Scope of practice

The GMC says

Whole scope of practice: You must declare all the places you have worked and the roles you have carried out as a doctor since your last appraisal. You must collect supporting information that covers the whole of this practice. It's important you identify your whole scope of practice so you can make sure your supporting information covers all aspects of your work. Your supporting information must cover any work you do in:
  • Clinical (including voluntary work) and non-clinical (including academic) roles
  • NHS, independent sector and private work.
You have a professional obligation to give an honest and comprehensive picture of your whole practice for revalidation. You must make your responsible officer and appraiser aware of all the places you have worked as a licensed doctor since your last appraisal.

As a GP, you need to clarify your scope of practice because you are required to provide supporting information to demonstrate the quality of your work against the standards in good medical practice (GMC, 2013). This is for the scope of practice that you actually do, not what you qualified for. It is important to think broadly and include all clinical roles, whether in:

  • The NHS or private practice.
  • Working for a charity or in a voluntary capacity, paid or unpaid.
  • You also need to include all non-clinical roles for which you need a UK licence to practise, such as teaching and training, academic, leadership, management and medico-political roles.

Any separate role which requires a licence to practise for a different organisation, employer, or as an individual, needs to be included so that the responsible officer (RO) knows where to seek assurance that you are fit to practise. Include the contact details, where applicable, for each organisation to facilitate the transfer of information to the RO, and to be aware of the clinical governance arrangements in place. The RO may request confirmation from each part of your scope of practice, outside the designated body, that there are no outstanding clinical governance issues, concerns or investigations before making your revalidation recommendation.

The requirement to provide details of all the places you have worked as a licensed doctor since your last appraisal has been clarified and will be important, particularly to locum GPs who may work in many practices. The RCGP recommends that you keep a log of all the places that you work and provide the contact details in your appraisal portfolio. If you undertake any additional work that goes beyond the core GP curriculum, then you need to consider this as a separate scope of practice and provide supporting information about how you remain up-to-date in that work.

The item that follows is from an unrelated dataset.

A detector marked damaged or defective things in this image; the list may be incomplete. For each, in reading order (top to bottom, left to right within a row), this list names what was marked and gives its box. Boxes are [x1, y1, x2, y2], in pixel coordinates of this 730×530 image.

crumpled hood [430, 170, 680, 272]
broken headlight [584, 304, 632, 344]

In those circumstances where you have had a separate internal in-post performance review, or 'appraisal' for a specific part of your scope of practice, it is normal to include the outputs from this review, and your reflections, as 'additional supporting information' in your main annual medical appraisal for revalidation.

Where you have several different responsibilities within the same part of your scope of practice, it is appropriate to reflect on these elements with your appraiser, but they do not need to be declared as separate 'scopes of practice'. They do not require separate supporting information, or clinical governance review, because they are not provided for a different organisation, or independently. Reflection on appropriate supporting information over the five-year cycle needs to take place at the level of separate posts for different employers, or independently, not every responsibility that you may have.

Over the five-year revalidation cycle, you need to reflect on how you keep up-to-date, review what you do and what feedback you have had, as well as declaring all GMC-level significant events and complaints, for every role that forms a separate part of your scope of practice.

The RCGP recommends that you reflect on any unusual or exceptional circumstances that may affect your ability to demonstrate your continued competence in the usual way and discuss it at your appraisal. For example, GPs doing low volumes of clinical work (less than 40 sessions over 12 months in work) or unusual or restricted scopes of practice should complete structured reflection that supports them in demonstrating how they remain up-to-date and safe. Where appropriate, additional mitigating factors should be planned and included in the new PDP.